Abstract
Study design
Retrospective case series.
Objectives
The objective was to assess the long-term outcomes on scoliosis following Chiari-I (CM-I) decompression in patients with CM-I and syringomyelia (SM). A secondary objective was to identify risk factors of scoliosis progression.
Background
The association between CM-I with SM and scoliosis is recognized, but it remains unclear if CM-I decompression alters the long-term evolution of scoliosis in patients with associated syringomyelia.
Methods
A retrospective review of children with scoliosis, CM-I, and SM during 1997–2015 was performed. Congenital, syndromic, and neuromuscular scoliosis were excluded. Clinical and radiographic characteristics were recorded at presentation, pre-decompression, after 1-year, and latest follow-up. A scale to measure syringomyelia area on MRI was used to evaluate SM changes post-decompression.
Results
65 children with CM-I, SM, and scoliosis and a mean age of 8.9 years (range 0.7–15.8) were identified.
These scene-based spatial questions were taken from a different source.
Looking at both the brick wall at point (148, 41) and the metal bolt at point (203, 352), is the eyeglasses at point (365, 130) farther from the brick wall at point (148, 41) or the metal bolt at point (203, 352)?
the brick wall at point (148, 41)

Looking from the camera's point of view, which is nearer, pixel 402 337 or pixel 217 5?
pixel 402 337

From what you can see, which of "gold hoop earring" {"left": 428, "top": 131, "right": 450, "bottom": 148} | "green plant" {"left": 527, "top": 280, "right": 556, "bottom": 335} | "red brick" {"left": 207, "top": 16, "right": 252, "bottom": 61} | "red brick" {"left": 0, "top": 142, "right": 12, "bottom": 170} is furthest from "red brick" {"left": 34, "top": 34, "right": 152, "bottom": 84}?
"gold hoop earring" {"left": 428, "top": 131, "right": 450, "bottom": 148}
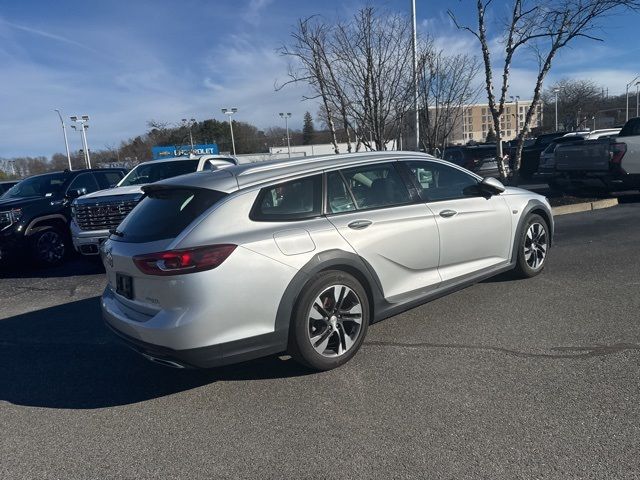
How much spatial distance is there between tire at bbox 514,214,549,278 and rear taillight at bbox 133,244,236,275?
3657 millimetres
Mean follow-up was 6.9 years (range 2.0–20.4). Atypical curves were present in 28 (43%) children. Thirty-eight patients (58%) underwent decompression before 10 years. Syringomyelia size reduced a mean of 70% after decompression (p < 0.001). Scoliosis improved in 26 (40%), stabilized in 17 (26%), and progressed in 22 (34%) cases. Early spinal fusion was required in 7 (11%) patients after a mean of 0.5 ± 0.37 years and delayed fusion in 16 (25%) patients after 6.0 ± 3.24 years. The remaining 42 (65%) patients were followed for a median of 6.1 years (range 2.0–12.3) without spine instrumentation or fusion. Fusion patients experienced less improvement in curve magnitude 1-year post-decompression (p < 0.001) and had larger curves at presentation (43° vs. 34°; p = 0.004).
Conclusions
Syringomyelia size decreased by 70% after CM-I decompression and scoliosis stabilized or improved in two-thirds of patients. Greater curve improvement within the first year post-decompression and smaller curves at presentation decreased the risk of spinal fusion. Neurosurgical decompression is recommended in children with CM-I, SM, and scoliosis with the potential to treat all three conditions.
Level of evidence
Level IV.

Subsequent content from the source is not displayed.